Tweets within the first 3 days of an article's publication were found to be predictive of a highly cited article.The number of times a published, peer-reviewed article is referred to by other publications, known as a citation, is a common method to evaluate the scientific impact of a researcher. Techna Co-Director, Communication and Knowledge Transfer and TGRI Senior Scientist Dr. Gunther Eysenbach examined the use of the popular social media outlet Twitter as a means of effectively predicting the scientific impact of a published study.

The study examined all Twitter references (tweets) to scientific articles published in the Journal of Medical Internet Research between July 2008 and November 2011 and compared them to citation data from two of the largest citation databases, Scopus and Google Scholar. Articles receiving the most tweets were found to be 11 times more likely to be highly cited.

Commenting on the use of Twitter in predicting scientific impact, Dr. Eysenbach says, "These findings suggest that social impact measures based on tweets complement traditional citation metrics. The proposed 'twimpact' factor may be a useful and timely metric to measure the uptake of research findings and to filter research findings resonating with the public in real time."

Can tweets predict citations? Metrics of social impact based on twitter and correlation with traditional metrics of scientific impact. Eysenbach G. Journal of Medical Internet Research. 2011 Dec 19. [Article]

OCI Scientist Recognized for Contributions to the Field of Optics
This past December, OCI Senior Scientist Dr. Alex Vitkin was elected a Fellow of the Optical Society of America (OSA). Dr. Vitkin is recognized for his contributions to the field of biophotonics and biomedical optics. His work has involved the development of novel methodologies in polarized light assessment of tissues, optical coherence tomography for microvascular detection, and optical fiber sensors for treatment monitoring and guidance.

Founded in 1916, OSA is the world’s leading society for the development and promotion of optics and photonics. OSA serves to support research, promote technical and professional development and advance technologies made possible by optics.
TWRI Scientist Honoured
Congratulations to Dr. Charles Tator, TWRI Senior Scientist, who is the recipient of the 2012 Council Award from the College of Physicians and Surgeons of Ontario in recognition of his achievements in neurosurgery research, education, teaching and advocacy.
UHN Biochemist Elected as AAAS Fellow
Dr. Eleftherios Diamandis, Biochemist-in-Chief of UHN’s Department of Clinical Biochemistry, was elected as a Fellow of the American Association for the Advancement of Science (AAAS) in recognition of his contributions to the field of genomics and pathobiology of serine proteases, particularly the kallikrein family, and their application as diagnostic cancer biomarkers.

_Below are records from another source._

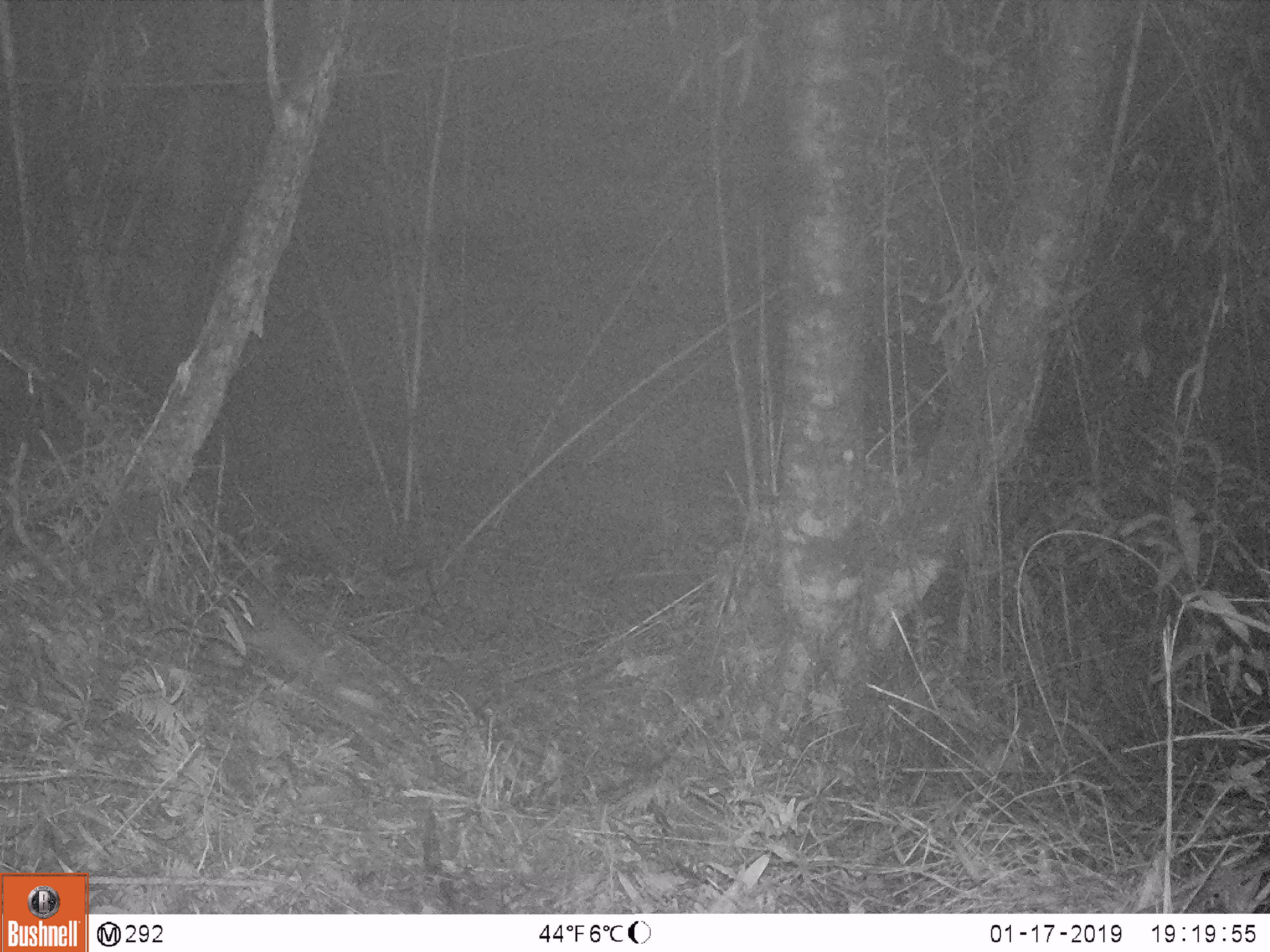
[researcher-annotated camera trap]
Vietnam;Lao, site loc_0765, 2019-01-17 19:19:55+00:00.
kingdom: Animalia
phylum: Chordata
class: Mammalia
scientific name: Mammalia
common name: mammal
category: unidentified small mammal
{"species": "unidentified small mammal (mammal) (Mammalia)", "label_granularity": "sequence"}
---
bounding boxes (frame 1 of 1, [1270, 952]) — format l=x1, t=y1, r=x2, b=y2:
unidentified small mammal: l=243, t=595, r=386, b=714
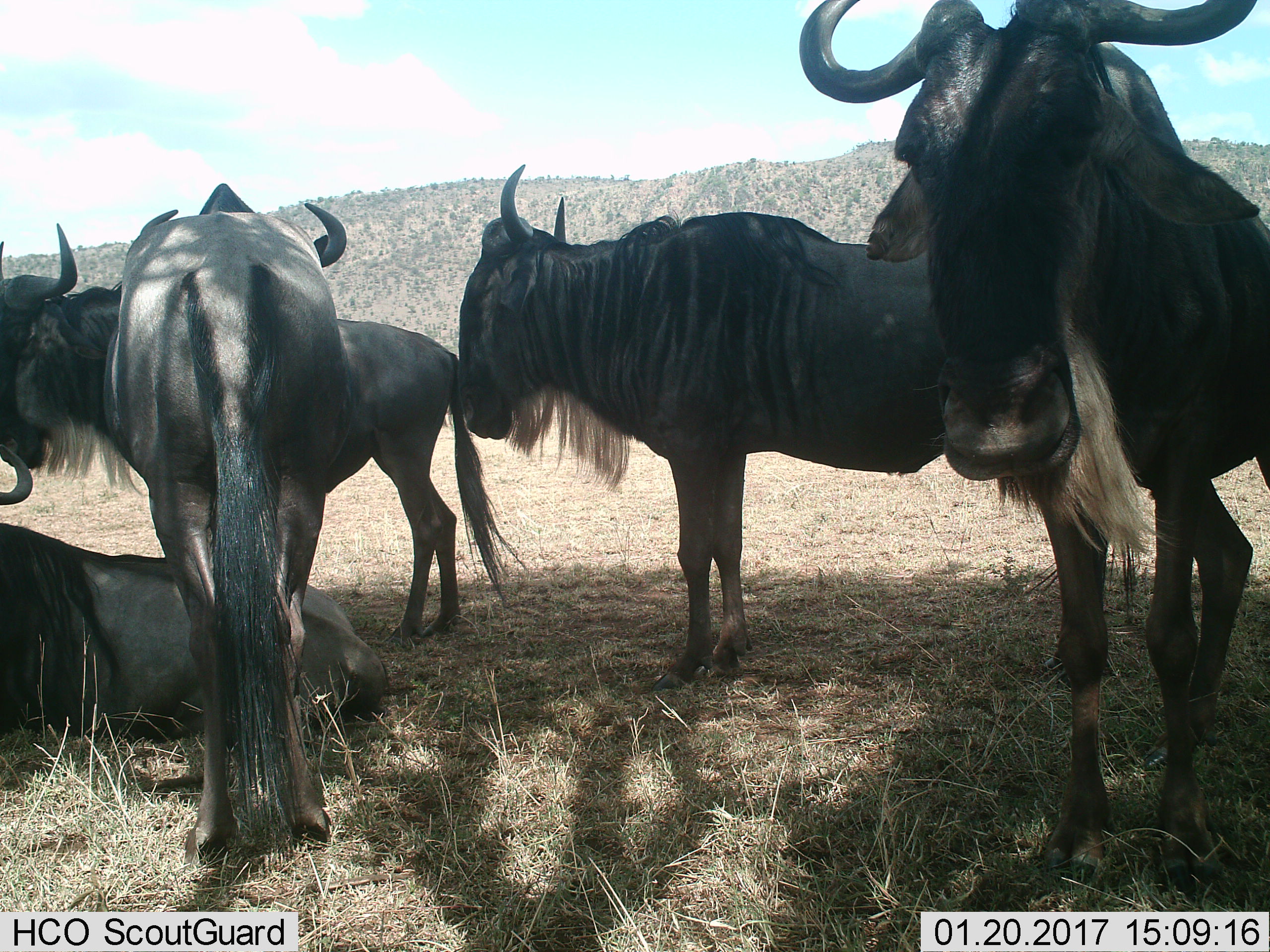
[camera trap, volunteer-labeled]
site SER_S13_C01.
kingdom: Animalia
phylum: Chordata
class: Mammalia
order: Artiodactyla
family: Bovidae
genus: Connochaetes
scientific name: Connochaetes taurinus taurinus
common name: blue wildebeest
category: wildebeestblue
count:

AAAS is the world's largest general scientific society with a mission to "advance science and serve society" through initiatives that include science policy, international programs, science education and public understanding of science. Dr. Diamandis will be recognized for his contributions at the Fellows Forum to be held on February 18th, 2012 during the AAAS Annual Meeting in Vancouver, British Columbia.
TWRI Scientist Named President of Research Society
Dr. Rosemary Martino, TWRI Affiliate Scientist, was elected President of the Dysphagia Research Society (DRS) for the term of 2011-2012. DRS is organized for the educational and scientific purposes of encouraging research and disseminating knowledge related to normal and disordered swallowing and fostering new methodologies and instrumentation in dysphagia research and its clinical applications. Dr. Martino previously served as a Councillor (2008-09), Secretary/Treasurer (2009-10) and Chair of Abstracts (2010-11) preceding her election.